Video Gaming for STEM Education Kim J. Hyatt, Jessica L. Barron, Michaela A. Noakes - 2012


Support : Références scientifiques
Author(s) : Kim J. Hyatt, Jessica L. Barron, Michaela A. Noakes
Editor : Cases on E-Learning Management: Development and Implementation: Development and Implementation, 103.
Date : 2012
Lang : Lang




The focus of this chapter is how video games can be utilized for instructional purposes, specifically in the STEM areas (Science, Technology, Engineering, and Mathematics).
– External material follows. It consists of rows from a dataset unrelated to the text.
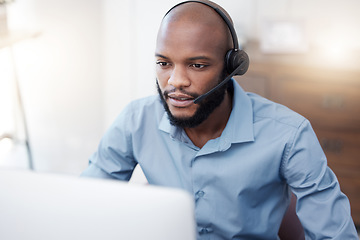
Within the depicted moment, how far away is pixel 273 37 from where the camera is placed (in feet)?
7.62

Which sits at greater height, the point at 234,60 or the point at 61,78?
the point at 234,60

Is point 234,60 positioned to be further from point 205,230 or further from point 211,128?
point 205,230

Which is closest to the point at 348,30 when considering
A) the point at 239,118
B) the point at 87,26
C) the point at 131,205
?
the point at 87,26

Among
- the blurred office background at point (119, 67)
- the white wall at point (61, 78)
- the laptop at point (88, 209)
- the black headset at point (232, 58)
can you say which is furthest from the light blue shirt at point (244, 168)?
the white wall at point (61, 78)

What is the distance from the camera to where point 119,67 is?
2.65 metres

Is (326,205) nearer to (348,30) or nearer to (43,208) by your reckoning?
(43,208)

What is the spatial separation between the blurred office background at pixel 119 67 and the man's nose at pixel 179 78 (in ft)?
3.56

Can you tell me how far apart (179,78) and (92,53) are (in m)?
1.63

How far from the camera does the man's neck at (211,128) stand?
1.17 m

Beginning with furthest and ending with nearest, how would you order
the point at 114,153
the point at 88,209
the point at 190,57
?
the point at 114,153 < the point at 190,57 < the point at 88,209

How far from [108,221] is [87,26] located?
208 centimetres

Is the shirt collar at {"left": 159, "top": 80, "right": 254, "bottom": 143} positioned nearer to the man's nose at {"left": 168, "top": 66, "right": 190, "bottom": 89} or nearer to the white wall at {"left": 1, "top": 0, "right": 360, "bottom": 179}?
the man's nose at {"left": 168, "top": 66, "right": 190, "bottom": 89}

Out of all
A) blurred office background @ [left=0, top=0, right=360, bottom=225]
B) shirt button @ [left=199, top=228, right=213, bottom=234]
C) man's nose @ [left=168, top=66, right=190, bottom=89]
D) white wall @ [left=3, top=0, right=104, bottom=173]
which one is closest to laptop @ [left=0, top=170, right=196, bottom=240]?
man's nose @ [left=168, top=66, right=190, bottom=89]

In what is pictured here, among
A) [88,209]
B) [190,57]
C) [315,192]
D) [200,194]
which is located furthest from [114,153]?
[88,209]
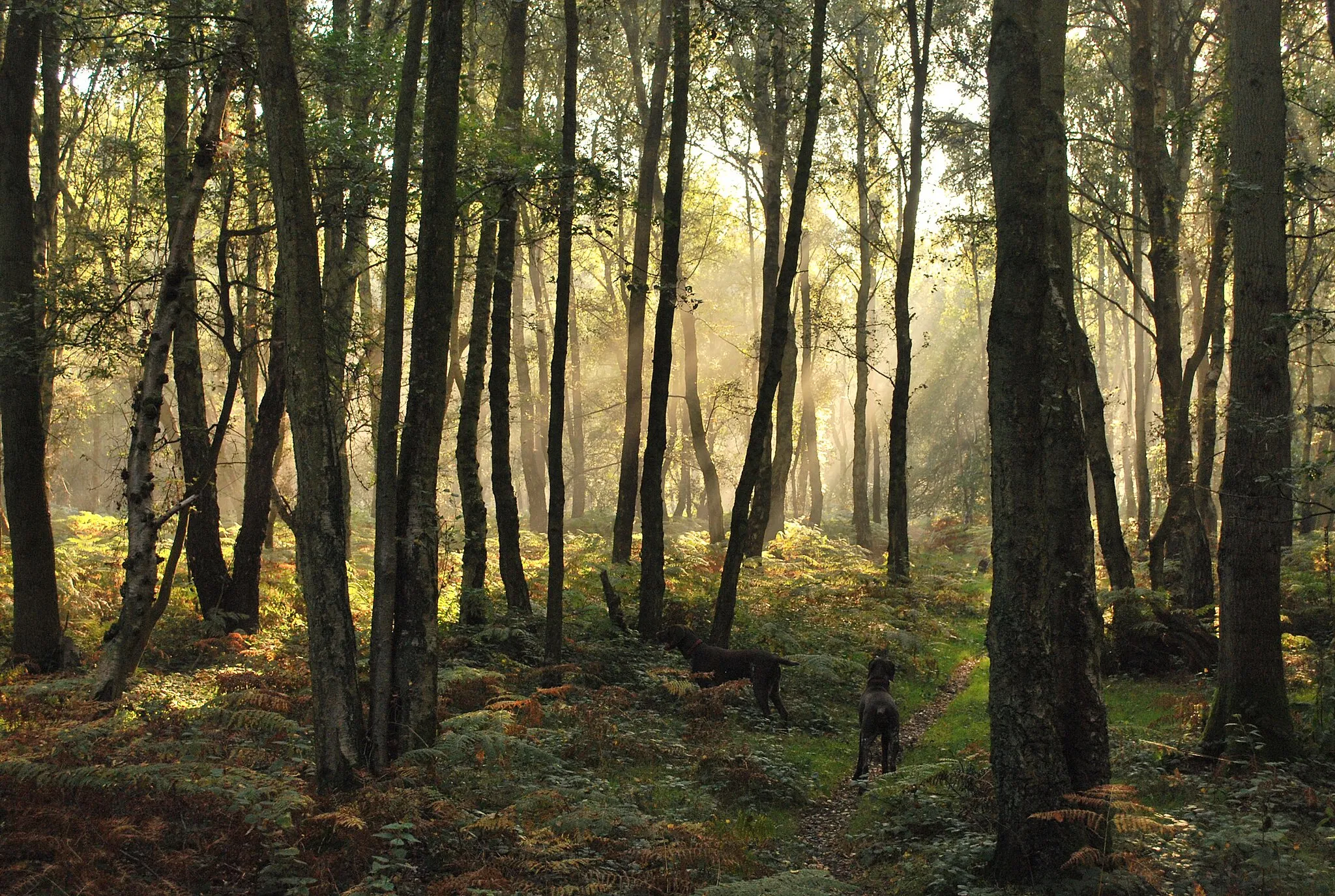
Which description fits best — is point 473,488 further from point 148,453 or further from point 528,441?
point 528,441

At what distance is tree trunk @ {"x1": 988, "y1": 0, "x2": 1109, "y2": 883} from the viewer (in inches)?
233

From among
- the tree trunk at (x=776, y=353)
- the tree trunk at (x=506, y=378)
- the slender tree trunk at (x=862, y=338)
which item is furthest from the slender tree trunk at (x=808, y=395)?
the tree trunk at (x=506, y=378)

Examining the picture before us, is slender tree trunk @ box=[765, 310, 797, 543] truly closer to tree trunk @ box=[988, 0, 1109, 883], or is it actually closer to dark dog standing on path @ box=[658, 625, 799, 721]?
dark dog standing on path @ box=[658, 625, 799, 721]

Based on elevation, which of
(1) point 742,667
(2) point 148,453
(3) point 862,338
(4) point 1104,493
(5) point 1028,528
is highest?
(3) point 862,338

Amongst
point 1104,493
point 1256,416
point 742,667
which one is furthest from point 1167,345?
point 742,667

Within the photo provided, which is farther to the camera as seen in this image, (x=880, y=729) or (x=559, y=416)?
(x=559, y=416)

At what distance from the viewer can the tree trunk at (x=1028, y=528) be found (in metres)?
5.93

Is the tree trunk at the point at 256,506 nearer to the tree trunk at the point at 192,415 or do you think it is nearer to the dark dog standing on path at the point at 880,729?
the tree trunk at the point at 192,415

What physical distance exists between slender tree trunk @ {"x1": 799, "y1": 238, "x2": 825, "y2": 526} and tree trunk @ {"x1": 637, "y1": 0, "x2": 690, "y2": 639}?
52.1 feet

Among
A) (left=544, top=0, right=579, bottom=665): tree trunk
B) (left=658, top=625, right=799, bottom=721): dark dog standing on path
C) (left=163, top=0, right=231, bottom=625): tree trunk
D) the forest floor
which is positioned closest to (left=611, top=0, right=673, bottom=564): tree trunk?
(left=544, top=0, right=579, bottom=665): tree trunk

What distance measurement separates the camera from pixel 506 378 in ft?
46.3

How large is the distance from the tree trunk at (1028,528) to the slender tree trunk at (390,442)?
4658mm

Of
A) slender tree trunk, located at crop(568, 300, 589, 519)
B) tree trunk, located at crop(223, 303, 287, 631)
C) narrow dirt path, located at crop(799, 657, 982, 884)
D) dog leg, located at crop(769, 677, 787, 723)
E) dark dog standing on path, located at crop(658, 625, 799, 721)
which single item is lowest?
narrow dirt path, located at crop(799, 657, 982, 884)

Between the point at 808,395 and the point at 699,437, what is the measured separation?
1208 centimetres
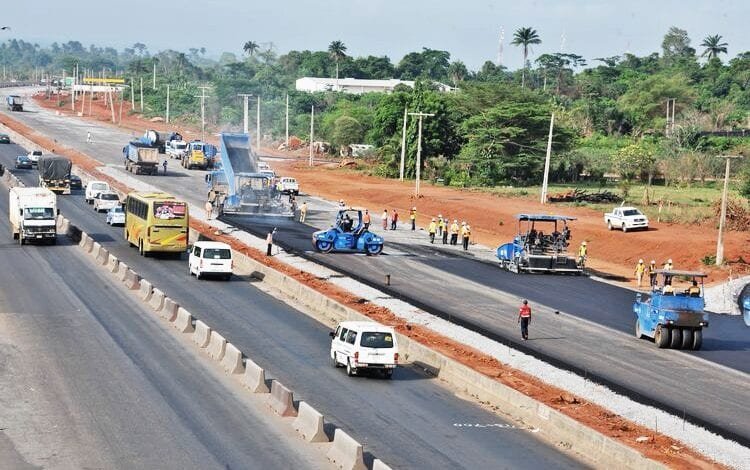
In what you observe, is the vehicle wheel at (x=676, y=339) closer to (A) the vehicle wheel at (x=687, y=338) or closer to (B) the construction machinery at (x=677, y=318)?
(B) the construction machinery at (x=677, y=318)

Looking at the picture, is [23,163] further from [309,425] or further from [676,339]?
[309,425]

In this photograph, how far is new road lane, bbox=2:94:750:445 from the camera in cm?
3450

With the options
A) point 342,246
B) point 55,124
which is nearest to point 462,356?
point 342,246

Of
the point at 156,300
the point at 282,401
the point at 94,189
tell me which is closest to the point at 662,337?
the point at 282,401

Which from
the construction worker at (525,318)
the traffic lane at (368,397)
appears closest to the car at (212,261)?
the traffic lane at (368,397)

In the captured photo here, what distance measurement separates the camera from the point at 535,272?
195 ft

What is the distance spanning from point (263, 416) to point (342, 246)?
3416 cm

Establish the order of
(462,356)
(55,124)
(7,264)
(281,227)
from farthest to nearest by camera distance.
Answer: (55,124) → (281,227) → (7,264) → (462,356)

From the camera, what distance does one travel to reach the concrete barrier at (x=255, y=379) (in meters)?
32.4

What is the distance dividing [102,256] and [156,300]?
12.9 metres

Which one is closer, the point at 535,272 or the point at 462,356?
the point at 462,356

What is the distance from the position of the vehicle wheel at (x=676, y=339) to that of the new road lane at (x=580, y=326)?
1.28 ft

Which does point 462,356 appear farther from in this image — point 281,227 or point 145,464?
point 281,227

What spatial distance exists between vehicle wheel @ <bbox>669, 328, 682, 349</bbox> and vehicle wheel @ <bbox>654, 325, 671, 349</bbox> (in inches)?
5.8
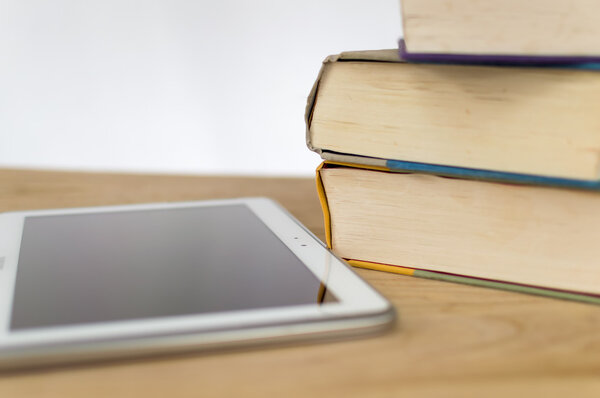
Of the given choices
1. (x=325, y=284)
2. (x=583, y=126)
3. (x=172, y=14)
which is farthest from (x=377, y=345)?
(x=172, y=14)

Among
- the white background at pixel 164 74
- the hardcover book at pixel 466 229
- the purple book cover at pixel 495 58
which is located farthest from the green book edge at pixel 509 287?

Gaming, as an instructional tool, enables educators to create participatory learning activities, assess understanding of complex and ill-formed situations, facilitate critical thinking and problem solving capabilities, and ensure active engagement across the learning continuum for all students. How to use it effectively, however, is a topic of debate among many educational scholars. In order to create innovative ways to teach classic concepts using video games, instructors need diverse skills: technology skills to access video games that meet the needs of today’s learners for active engagement, instructional skills to integrate theory and practice, as well as adhere to the standards of academic rigor, and leadership skills to guide students to higher levels of critical and creative thinking. Therefore, this chapter will explore the vast world of video games and the opportunities for instructors to incorporate them into lesson planning. The basis of this empirical work is to align the guiding principles of STEM with the identification of accessible games, based upon learning principles and assessment strategies. The challenge for 21st century educators will be how to bridge the gap between the traditional development of skill sets to meet workforce demands in a dynamically changing global economy that simultaneously creates employees who are capable of innovation, collaboration, and deep critical thinking.


References (1):


Djaouti D, Alvarez J, Jessel JP. Can game 2.0 help design serious games? A comparative study, in Proceedings of the 5th ACM SIGGRAPH Symposium on video games, 2010; 11–18. Doi:10.1145/1836135.1836137.